4.3 Analyse environnementale des scénarios sélectionnés incluant

l’impact de la forêt

La considération des flux de carbone forestier a été identifiée comme nécessaire pour capturer l'impact environnemental réel d’une usine de bioraffinage produisant des biocarburants et des bioproduits [3, 46, 63, 77]. De plus, l’utilisation de la forêt permettant d’augmenter la capture nette du CO2 et d'aider à pallier aux problèmes liés aux changements climatiques est recommandé [45]. Il semble donc pertinent de regarder les aspects liés à l’atmosphère dans l’analyse environnementale. L’objectif de cette section est donc d’utiliser différentes méthodologies pour intégrer le calcul du carbone forestier dans l'analyse environnementale afin de comprendre le réel impact ou bénéfice sur les changements climatiques pour les scénarios de pyrolyse rapide.

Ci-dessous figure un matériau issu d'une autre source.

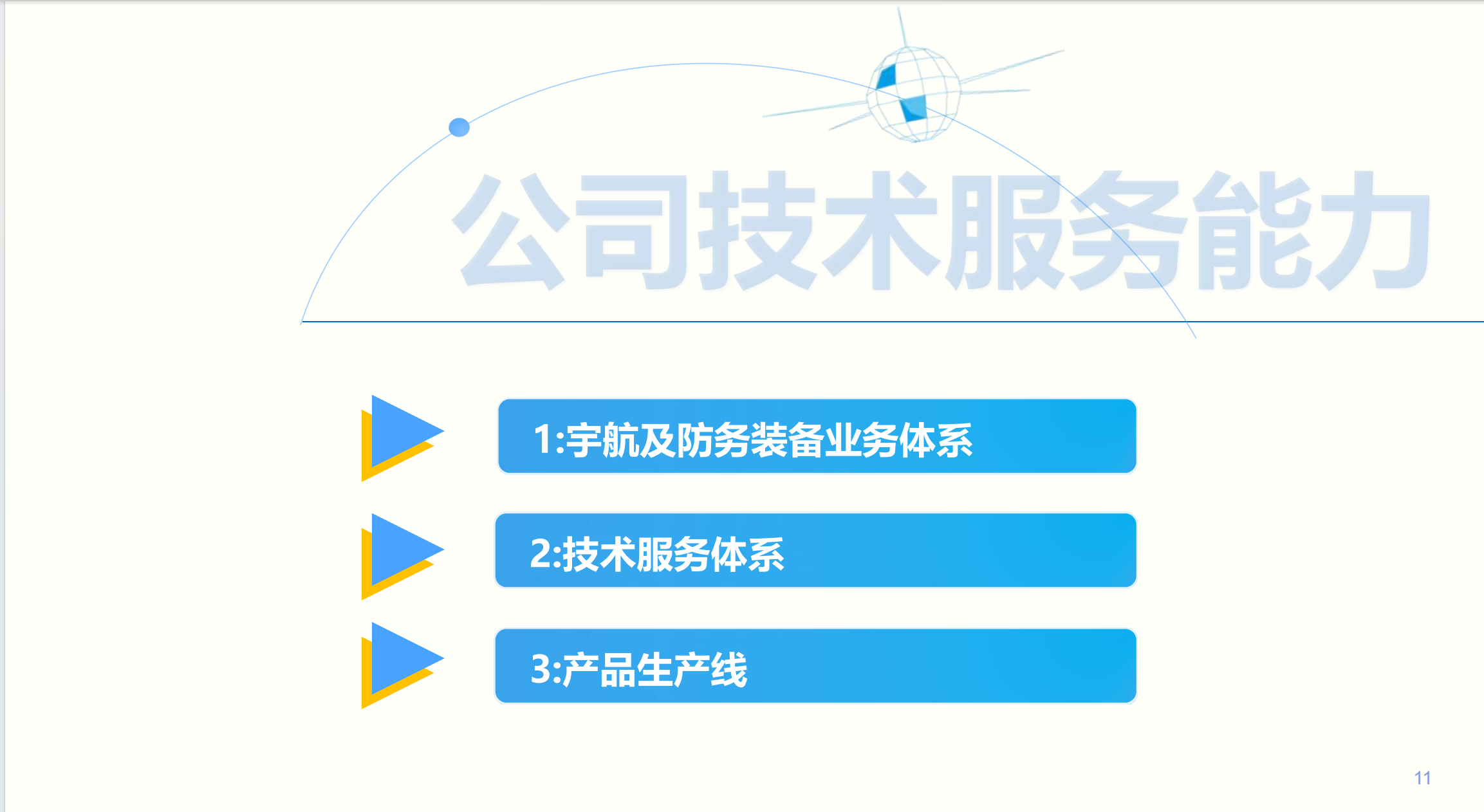 公司技术服务能力

1:宇航及防务装备业务体系

2:技术服务体系

3:产品生产线

11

Les scénarios du cas de base (FP-360) et de l’usine ayant une capacité doublée avec un procédé de condensation modifié pour la bio-huile, permettant la séparation de la lignine (FP/CON-720), ont été identifiés comme étant les plus prometteurs. Ces scénarios sont donc conservés pour la suite

des résultats. Cependant, afin d’analyser l’effet du stockage du carbone dans les bioproduits, un troisième scénario, hypothétique, a été créé. Ce scénario (FP-720) est en tout point identique au FP-360 à l’exception près de sa capacité qui est de 720 bdmt/jour. Ainsi, en comparant les scénarios FP-720 et FP/CON-720, il est possible d’étudier l’effet du stockage d’une partie du carbone dans la lignine. Ainsi, ce carbone n’est pas relâché à l’atmosphère comparativement aux carbones présents dans l’huile pyrolytique. L’analyse permet aussi d’étudier l’effet du remplacement du polyol pour la production de résine polyuréthane. Finalement, le scénario « statu quo » a aussi été étudié. Celui-ci considère uniquement la décomposition du bois du barrage hydroélectrique de Muskrat Falls, puisqu’il considère qu’aucune usine n’est construite. Il est à noter que l’annexe I comprend des résultats supplémentaires concernant cette section incluant le modèle de décomposition utilisé pour le bois de Muskrat Falls.